Section: New Results

Homotopy of rewriting systems

Participants : Pierre-Louis Curien, Yves Guiraud, Philippe Malbos.

Coherence in monoidal structures

Yves Guiraud and Philippe Malbos have applied the Squier's homotopical theorem  [70] , which they had generalised to higher-dimensional rewriting systems  [52] , to several types of categories with monoidal structures. This work develops a formal setting to produce constructive proofs of coherence conditions, applied to the cases of monoidal categories, symmetric monoidal categories and braided categories. These results have been published in Mathematical Structures in Computer Science [12] .

Computation of resolutions of monoids

Yves Guiraud and Philippe Malbos have extended Squier's homotopical theory to the higher dimensions of presentations of monoids to get an algorithm transforming a convergent word rewriting system into a polygraphic resolution of the presented monoid, in the setting of Métayer  [63] . From this polygraphic resolution, this work gives an explicit procedure to recover several of the known Abelian resolutions of the monoid, generalising and relating algebraic invariants of monoids. Moreover, a polygraphic resolution corresponds to the normalisation strategies of rewriting systems and they contain all the proofs of equality between elements, together with the proofs of equality of those proofs of equality, and so on. This work has been published in Advances in Mathematics [13] . By nature, polygraphic resolutions bear many similarities with the higher-dimensional groupoids that appear in homotopical type theory when one considers the towers of identity types: this connection will be investigated by Pierre-Louis Curien, Yves Guiraud, Hugo Herbelin and Matthieu Sozeau.

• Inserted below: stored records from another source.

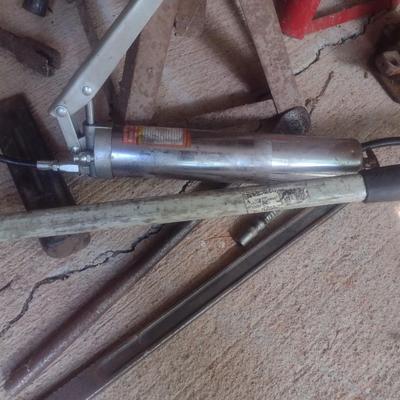 Collection of Automotive Repair Tools Includes Bottle Jack, Maul, Tire Repair and More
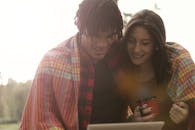 一对夫妇裹着毯子，在户外面带微笑地享受咖啡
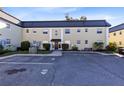 Condo building exterior showcasing a classic design and parking area at 1500 Gay Rd # 7A, Winter Park, FL 32789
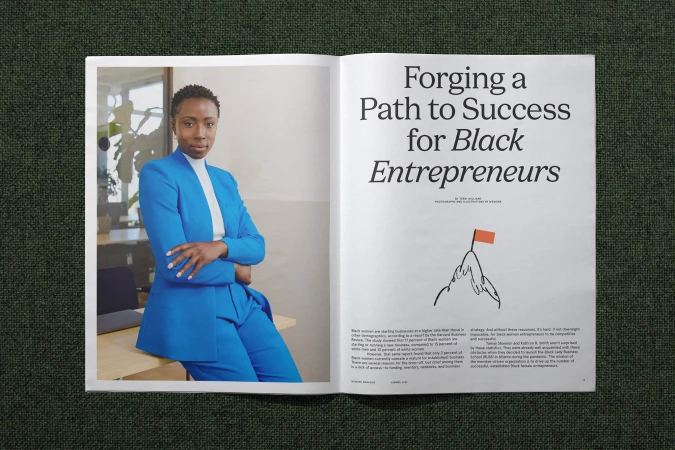 Magazine spread shows a portrait of a confident Black woman in a bright blue suit next to an article on Black entrepreneurs.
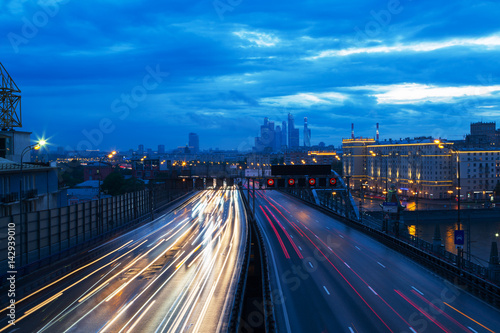 Movement of cars along the avenue in Moscow at dusk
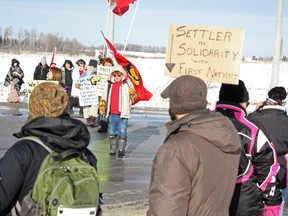 The Idle No More movement is garnering support from a growing number of people across the country in response to the Canadian government's implementation of the controversial Bill C-45, as well as a perceived lack of transparency from the Stephen Harper government. Supporters at an Idle No More demonstration in Timmins on Saturday said that the main issues aren't likely to disappear, even after the announcement was made for an upcoming meeting between First Nations representatives and the Prime Minister on Jan. 11. 

Photo taken on Saturday, Jan. 5, 2013 in Timmins. BENJAMIN AUBÉ/THE TIMMINS DAILY PRESS/QMI AGENCY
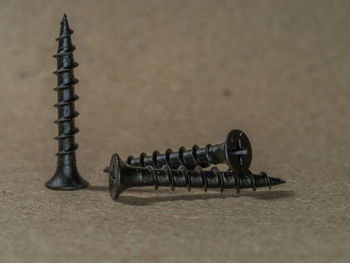 Close-up of screws on table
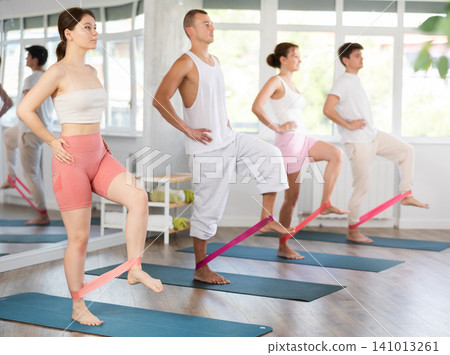Young men and women practicing hip workout with band standing on mat Young men and women practicing hip workout with band standing on mat 141013261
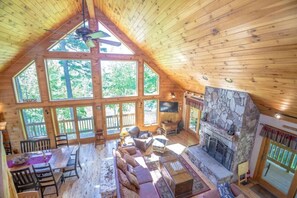 Great Room with 20 ft Ceilings with Enormous Field Stone Fireplace to gather all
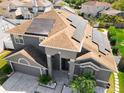 Striking overhead view of the two-story home featuring solar panels and a well-maintained yard at 13519 Bristlecone Cir, Orlando, FL 32828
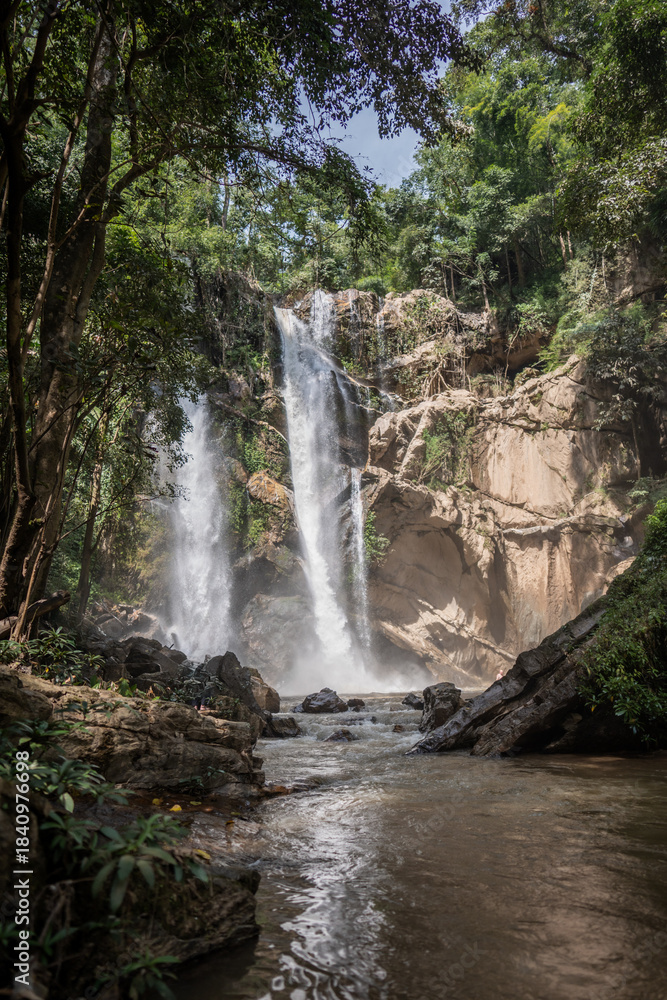 Obraz premium Mok Fa Waterfall, a stream of forest in Chiang Mai, Thailand.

Coherent presentations of Artin groups

With Stéphane Gaussent (Institut Camille Jordan, Université de Saint-Étienne), Yves Guiraud and Philippe Malbos are currently finishing an article on the rewriting properties and coherence issues in Artin groups, a class of groups that is fundamental in algebra and geometry. This work uses the formal setting of coherent presentations (a truncation of polygraphic resolutions at the level above relations) to formulate, in a common language, several known results in combinatorial group theory: one by Tits about the fundamental group of a graph associated to an Artin group  [71] , and one by Deligne about the actions of Artin groups on categories  [44] , both proved by geometrical and non-constructive methods. In this work, an improvement of Knuth-Bendix's completion procedure is introduced, called the homotopical completion-reduction procedure, and it is used to give a constructive proof of both those theorems. In fact, the method even improves the formerly known results: for example, it generalises Deligne's result to cases where his geometrical proof cannot be applied. A preliminary version of this work is available online [31] . The next objective of this collaboration is to extend the formal setting and methods to compute polygraphic resolutions of Artin groups, with a view towards two open problems of combinatorial group theory with respect to Artin groups: the decidability of the word problem and the verification that a precise topological space is a classifying space.

Higher-dimensional linear rewriting

With Samuel Mimram (CEA Saclay) and Pierre-Louis Curien, Yves Guiraud and Philippe Malbos investigate the links between set-theoretic rewriting theory and the computational methods known in symbolic algebra, such as Gröbner bases  [36] . In particular, this work is interested in extending the setting of higher-dimensional rewriting to include “linear rewriting” and, as a consequence, to be able to apply its methods in symbolic computation. One particular direction is to understand Anick's resolution  [33] , and to improve it with the completion-reduction methodology, in order to get better algorithms to compute homological invariants and to prove important properties such as Koszulness. This research direction has been presented to the first call for projects of the IDEX Sorbonne-Paris-Cité, together with Eric Hoffbeck and Muriel Livernet (LAGA, Université Paris 13) and François Métayer (PPS, Université Paris 7).